So go, Kansas, go! You know, the heliocentric theory of solar system physics is lookin’ kind of shaky. Go after that next. That’ll up Athena’s Ivy chances for sure. “Hey, here’s a kid from the Midwest who is not as credulous as a pig,” the admissions officers will say, and then reach for the thick packet. God bless them for it. And God bless Kansas, too.

44 Comments on “Schadenfreude in Kansas”

  1. As far as I’m concerned a god who blesses a bunch of stubborn dumbasses who voted for an upper class overlord who will screw them and their children to make his rich cronies richer, is a god with a sense of humor and I applaud him/her.

  2. As a Kansas ex-pat, I think I’m speaking for a vast number of fellow Kansans (both current and former) to say that we’re quite embarassed that…once again…our home state has become a national joke. These people don’t speak for all of us, and my guess is that in another year these yahoos will (once again, as they were after the 1999 incident) be kicked out of office and the policy reversed. However, I must say that these are only guidelines – my parents are educators in KS and they have made it more than clear that they will not be teaching intelligent design, nor will other teachers be required to do so. Moreover, these guidelines do not say that evolution should not be tought at all. People get all wrapped up about something that really is rather trivial. Embarassing? Sure. But in the long run, most Kansas students will be just the same as students across the rest of the country. So…I think it’s a bit soon to say that KS students will suddenly be “more stupid” than other students. Sorry to rant, but…many of us just don’t understand why people seem to believe that as a result of all this, science won’t be taught and all teachers in the state will be required to deny evolution. They won’t. They just won’t get in trouble if they -also- present alternatives.

    That said…here’s looking forward to throwing them out on the street again next year.

  3. It seems doubtful that it is purely coincidence that the very people most ardently against evolutionary theory happen to also be the ones whose genes are most at risk from being kicked out of the pool.

    “Hey Ma, watch this!” being a common yet unrecognized cry of natural selection.

  4. Trevin says:

    “However, I must say that these are only guidelines”

    Undoubtedly many Kansas educators and parents will work to keep science the main topic of discussion in science classrooms, and good on them for that.

    It does not take away from the fact that Kansas is likely to approve to use of politically-motiviated, religious-based disinformation in science classrooms, or that some school districts and educators will avail themselves of the option to use it. That fact places all of Kansas’ science education under suspicion. Educators should not have to be made to go out of their way to teach good science, and schoolchildren should not be made to labor under the impression their education was inferior, thanks to the work of the ignoramuses on the school board.

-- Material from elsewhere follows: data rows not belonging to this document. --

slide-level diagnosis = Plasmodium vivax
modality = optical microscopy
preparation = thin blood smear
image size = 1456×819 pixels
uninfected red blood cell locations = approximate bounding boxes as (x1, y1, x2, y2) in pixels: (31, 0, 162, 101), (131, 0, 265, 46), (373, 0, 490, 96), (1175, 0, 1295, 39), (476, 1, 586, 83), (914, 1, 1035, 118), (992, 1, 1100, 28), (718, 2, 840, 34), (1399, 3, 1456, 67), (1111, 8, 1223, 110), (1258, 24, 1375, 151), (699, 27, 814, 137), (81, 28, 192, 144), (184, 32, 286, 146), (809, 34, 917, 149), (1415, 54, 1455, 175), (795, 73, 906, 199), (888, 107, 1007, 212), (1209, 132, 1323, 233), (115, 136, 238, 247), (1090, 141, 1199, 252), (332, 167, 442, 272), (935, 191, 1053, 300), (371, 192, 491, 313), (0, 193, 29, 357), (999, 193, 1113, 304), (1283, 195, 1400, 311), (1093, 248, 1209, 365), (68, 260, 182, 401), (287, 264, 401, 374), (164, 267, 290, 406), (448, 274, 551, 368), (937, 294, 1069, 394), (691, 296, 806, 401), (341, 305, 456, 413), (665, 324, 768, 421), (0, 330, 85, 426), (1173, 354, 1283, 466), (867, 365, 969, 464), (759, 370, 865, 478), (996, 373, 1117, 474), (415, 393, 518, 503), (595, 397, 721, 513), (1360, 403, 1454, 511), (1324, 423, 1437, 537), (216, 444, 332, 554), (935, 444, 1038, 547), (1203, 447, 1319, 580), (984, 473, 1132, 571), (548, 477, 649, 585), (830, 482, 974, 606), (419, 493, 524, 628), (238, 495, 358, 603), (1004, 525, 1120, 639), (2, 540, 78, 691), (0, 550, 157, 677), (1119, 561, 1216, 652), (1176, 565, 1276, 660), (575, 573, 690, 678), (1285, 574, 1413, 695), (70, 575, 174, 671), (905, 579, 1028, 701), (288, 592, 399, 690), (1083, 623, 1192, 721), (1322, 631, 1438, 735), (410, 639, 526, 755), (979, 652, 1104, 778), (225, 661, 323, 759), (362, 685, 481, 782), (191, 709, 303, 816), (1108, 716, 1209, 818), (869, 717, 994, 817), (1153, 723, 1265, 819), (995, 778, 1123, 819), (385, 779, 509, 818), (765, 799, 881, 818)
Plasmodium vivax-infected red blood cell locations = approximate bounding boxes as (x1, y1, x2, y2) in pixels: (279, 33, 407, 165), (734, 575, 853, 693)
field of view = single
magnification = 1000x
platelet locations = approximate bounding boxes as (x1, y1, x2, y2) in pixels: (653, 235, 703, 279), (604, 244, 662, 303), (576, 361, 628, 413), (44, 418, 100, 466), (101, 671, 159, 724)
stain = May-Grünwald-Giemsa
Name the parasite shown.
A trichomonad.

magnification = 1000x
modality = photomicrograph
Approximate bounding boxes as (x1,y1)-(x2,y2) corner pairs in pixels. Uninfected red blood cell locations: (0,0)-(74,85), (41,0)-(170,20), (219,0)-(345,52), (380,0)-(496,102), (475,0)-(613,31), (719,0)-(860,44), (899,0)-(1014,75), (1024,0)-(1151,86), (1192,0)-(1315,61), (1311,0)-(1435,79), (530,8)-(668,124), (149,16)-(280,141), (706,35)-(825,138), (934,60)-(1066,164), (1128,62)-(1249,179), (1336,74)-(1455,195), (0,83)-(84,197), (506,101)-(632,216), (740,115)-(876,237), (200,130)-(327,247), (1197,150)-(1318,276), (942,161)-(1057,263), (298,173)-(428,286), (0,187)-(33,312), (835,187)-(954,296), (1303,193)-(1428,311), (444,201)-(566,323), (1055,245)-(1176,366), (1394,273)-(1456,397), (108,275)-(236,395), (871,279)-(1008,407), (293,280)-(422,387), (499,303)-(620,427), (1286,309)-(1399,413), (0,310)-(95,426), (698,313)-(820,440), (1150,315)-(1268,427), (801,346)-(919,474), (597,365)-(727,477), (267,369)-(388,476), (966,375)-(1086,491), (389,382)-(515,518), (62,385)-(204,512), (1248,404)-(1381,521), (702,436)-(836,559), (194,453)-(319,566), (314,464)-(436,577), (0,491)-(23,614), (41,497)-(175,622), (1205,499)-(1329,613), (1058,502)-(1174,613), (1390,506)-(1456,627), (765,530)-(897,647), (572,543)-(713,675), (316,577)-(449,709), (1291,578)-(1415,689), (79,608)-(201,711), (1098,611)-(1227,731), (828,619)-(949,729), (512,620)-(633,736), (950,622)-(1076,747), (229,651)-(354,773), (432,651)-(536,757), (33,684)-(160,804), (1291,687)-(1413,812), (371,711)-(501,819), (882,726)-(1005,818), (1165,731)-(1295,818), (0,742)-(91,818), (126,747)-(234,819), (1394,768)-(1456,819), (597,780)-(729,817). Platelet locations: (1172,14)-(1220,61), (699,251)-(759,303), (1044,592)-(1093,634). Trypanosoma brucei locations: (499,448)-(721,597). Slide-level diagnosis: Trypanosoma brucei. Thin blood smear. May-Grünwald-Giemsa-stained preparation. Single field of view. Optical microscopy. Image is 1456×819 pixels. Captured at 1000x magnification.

    You also touch briefly on another problem, which is that people only seem to pay attention to school boards after they’ve been populated by religious morons.* The religious morons, on the other hand, are paying attention to the school boards all the time. The fact that the religious morons made it back on the Kansas Board of Education after being deposed brings that point into sharp relief. This is not blaming Kansas for this; it happens elsewhere, too. But it’s a reminder to people who are not religious morons that they have to keep paying attention.

    * Just in case people are new to me and this site: Not everyone who is religious is a moron (and not all morons are religious).

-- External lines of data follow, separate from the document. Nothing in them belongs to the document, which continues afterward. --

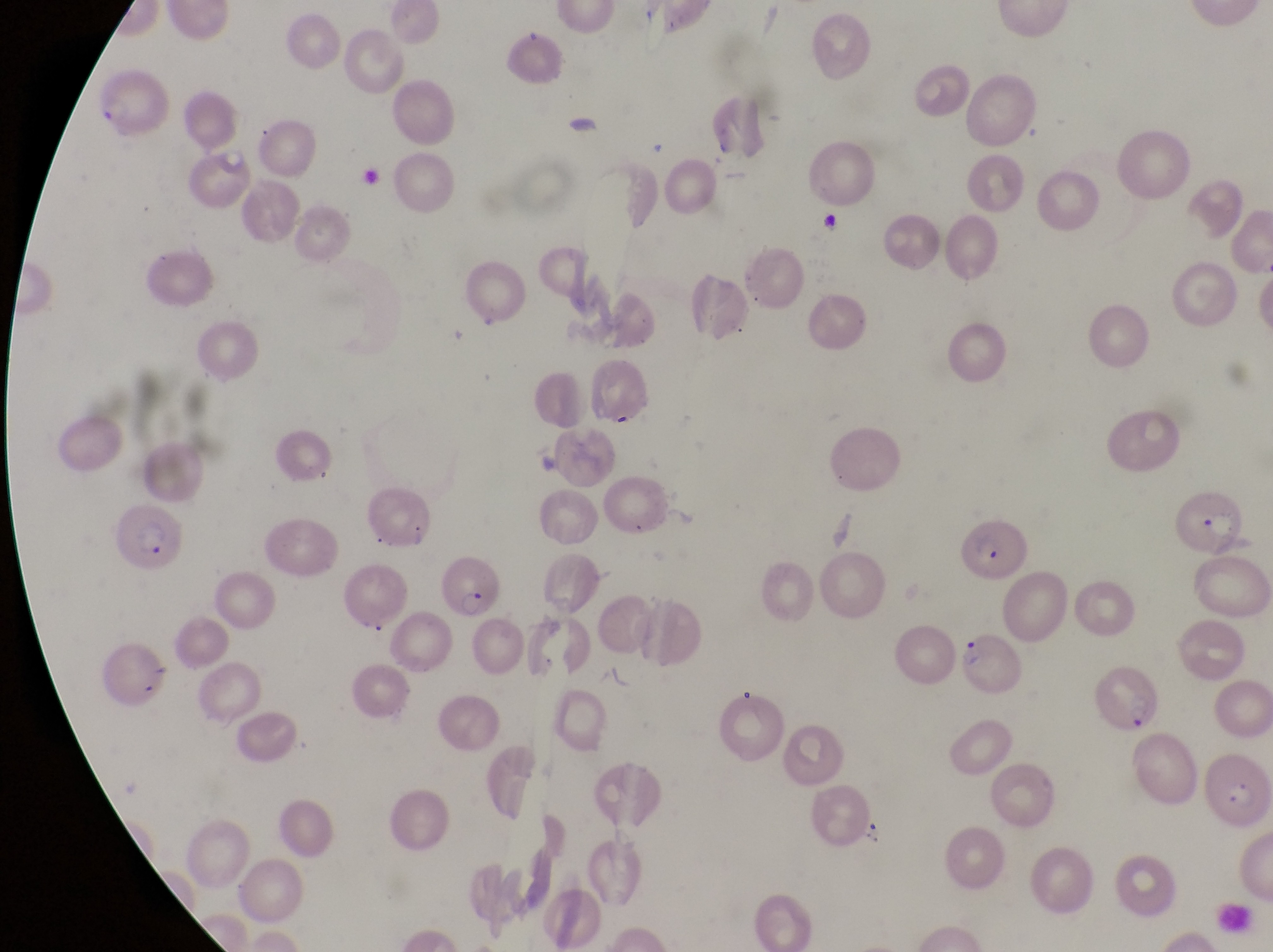

Approximate bounding boxes as left top right bottom in pixels. Parasitised red blood cell locations: 1175 486 1250 548; 117 505 186 579; 958 510 1027 580; 439 552 499 620; 958 631 1027 696; 1203 749 1272 832. Image is 1273×952 pixels. Thin blood smear. At a magnification of 1000x. Captured by a smartphone held over the eyepiece of an Olympus CX-23 microscope. One field of view. Sample from Uganda.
State which cell type is depicted.
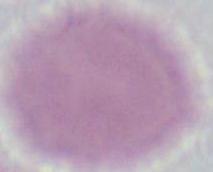

An erythrocyte.

magnification = 1000x
modality = photomicrograph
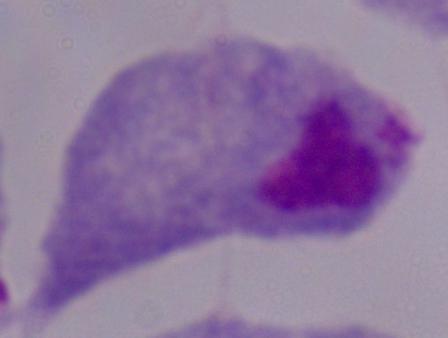

Summary:
  - Magnification: 1000x
  - Identification: trichomonad
  - Modality: micrograph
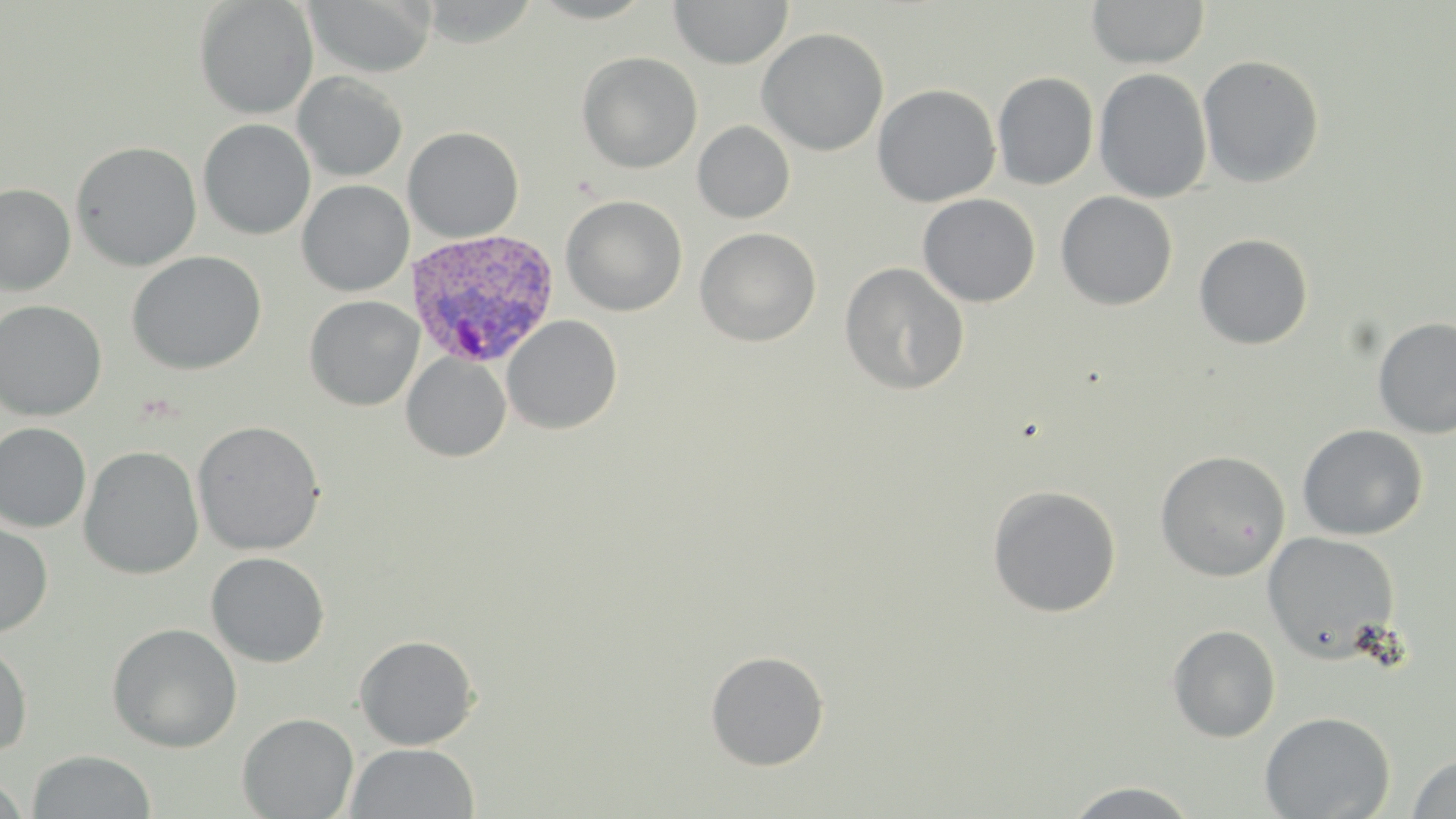
slide-level diagnosis = Plasmodium vivax
field of view = single
image size = 1456×819 pixels
uninfected red blood cell locations = approximate bounding boxes as named x1/y1/x2/y2 corners in pixels: (x1=194, y1=0, x2=319, y2=119), (x1=304, y1=0, x2=437, y2=77), (x1=668, y1=0, x2=793, y2=69), (x1=1086, y1=0, x2=1210, y2=69), (x1=756, y1=28, x2=889, y2=156), (x1=576, y1=52, x2=702, y2=173), (x1=1197, y1=54, x2=1324, y2=188), (x1=1094, y1=68, x2=1212, y2=203), (x1=293, y1=72, x2=408, y2=182), (x1=992, y1=72, x2=1099, y2=190), (x1=872, y1=84, x2=1001, y2=207), (x1=197, y1=119, x2=316, y2=240), (x1=692, y1=121, x2=795, y2=223), (x1=402, y1=126, x2=524, y2=243), (x1=71, y1=141, x2=202, y2=271), (x1=297, y1=179, x2=414, y2=297), (x1=0, y1=184, x2=75, y2=295), (x1=1055, y1=191, x2=1178, y2=311), (x1=917, y1=193, x2=1041, y2=307), (x1=561, y1=195, x2=688, y2=316), (x1=695, y1=227, x2=821, y2=347), (x1=1193, y1=233, x2=1313, y2=350), (x1=126, y1=251, x2=267, y2=375), (x1=839, y1=262, x2=969, y2=395), (x1=304, y1=295, x2=424, y2=411), (x1=0, y1=299, x2=107, y2=421), (x1=502, y1=314, x2=623, y2=435), (x1=1372, y1=316, x2=1456, y2=439), (x1=401, y1=352, x2=511, y2=462), (x1=191, y1=420, x2=326, y2=556), (x1=0, y1=423, x2=92, y2=533), (x1=1297, y1=424, x2=1428, y2=540), (x1=2, y1=426, x2=155, y2=562), (x1=79, y1=446, x2=204, y2=579), (x1=1154, y1=450, x2=1291, y2=581), (x1=986, y1=485, x2=1122, y2=618), (x1=0, y1=521, x2=53, y2=637), (x1=1261, y1=531, x2=1401, y2=661), (x1=205, y1=552, x2=330, y2=667), (x1=106, y1=622, x2=243, y2=752), (x1=1167, y1=624, x2=1281, y2=742), (x1=354, y1=634, x2=480, y2=750), (x1=0, y1=637, x2=33, y2=757), (x1=705, y1=650, x2=830, y2=771), (x1=1259, y1=711, x2=1395, y2=819), (x1=237, y1=712, x2=358, y2=818), (x1=347, y1=742, x2=480, y2=819), (x1=27, y1=750, x2=156, y2=818), (x1=1404, y1=753, x2=1456, y2=818), (x1=0, y1=774, x2=30, y2=818), (x1=1063, y1=781, x2=1201, y2=818)
stain = May-Grünwald-Giemsa
Plasmodium vivax-infected red blood cell locations = approximate bounding boxes as named x1/y1/x2/y2 corners in pixels: (x1=406, y1=228, x2=561, y2=369)
preparation = thin blood film
modality = optical microscopy
magnification = 1000x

  5. What’s the Matter With Kansas – the book – is what I’m currently reading. Fascinating and funny, yet at the same time rather appalling and frightening to know our current ‘leaders’ are from the same deranged bunch…

  6. Uh, folks….

    Given that there are folks out there who believe in Intelligent Design, and given that some of these folks have enough support in various parts of the country to get put in responsible positions (i.e., it’s not just a crazy fringe), wouldn’t it be fair to say that when the subject of evolution came up in school, we’d be making our kids ignorant if we didn’t teach them that there are other theories out there?

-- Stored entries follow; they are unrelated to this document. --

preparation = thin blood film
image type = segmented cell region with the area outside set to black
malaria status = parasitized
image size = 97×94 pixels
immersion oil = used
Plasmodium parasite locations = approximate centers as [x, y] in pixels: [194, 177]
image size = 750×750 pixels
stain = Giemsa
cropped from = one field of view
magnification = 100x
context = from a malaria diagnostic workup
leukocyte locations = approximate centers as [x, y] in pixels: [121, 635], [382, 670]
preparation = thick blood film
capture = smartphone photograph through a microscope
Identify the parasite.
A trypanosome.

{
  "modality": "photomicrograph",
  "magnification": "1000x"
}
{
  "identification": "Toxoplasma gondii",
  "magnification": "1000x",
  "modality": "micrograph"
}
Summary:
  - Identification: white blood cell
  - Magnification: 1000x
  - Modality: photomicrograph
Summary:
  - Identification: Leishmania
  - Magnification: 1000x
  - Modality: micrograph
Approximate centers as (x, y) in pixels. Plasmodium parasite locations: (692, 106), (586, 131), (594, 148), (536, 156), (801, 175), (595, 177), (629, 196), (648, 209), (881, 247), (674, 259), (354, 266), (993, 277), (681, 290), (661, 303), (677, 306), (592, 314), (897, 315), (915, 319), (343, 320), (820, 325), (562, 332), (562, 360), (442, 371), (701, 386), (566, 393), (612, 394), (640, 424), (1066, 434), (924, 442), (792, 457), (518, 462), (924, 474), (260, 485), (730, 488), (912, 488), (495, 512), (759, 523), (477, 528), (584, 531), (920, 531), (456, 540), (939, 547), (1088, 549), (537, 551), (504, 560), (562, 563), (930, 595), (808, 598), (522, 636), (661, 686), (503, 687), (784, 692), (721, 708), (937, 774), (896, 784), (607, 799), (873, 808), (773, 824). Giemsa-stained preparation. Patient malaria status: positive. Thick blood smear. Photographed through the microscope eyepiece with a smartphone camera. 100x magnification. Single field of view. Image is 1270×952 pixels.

    I’m dead set against replacing evolution with ID, and I’m mostly set against giving them anywhere near equal time (since evolution is the accepted science), but I’m fine with mentioning both in the classroom. What’s wrong with giving the kids as much information about what’s in their world as possible?

  7. What’s wrong with giving the kids as much information about what’s in their world as possible?

    Pardon me, my andrenal gland just went into hyperdrive. (This is just one of those issues for me.) I’ll try to control myself and I’d like to make it clear that I’m not attacking you.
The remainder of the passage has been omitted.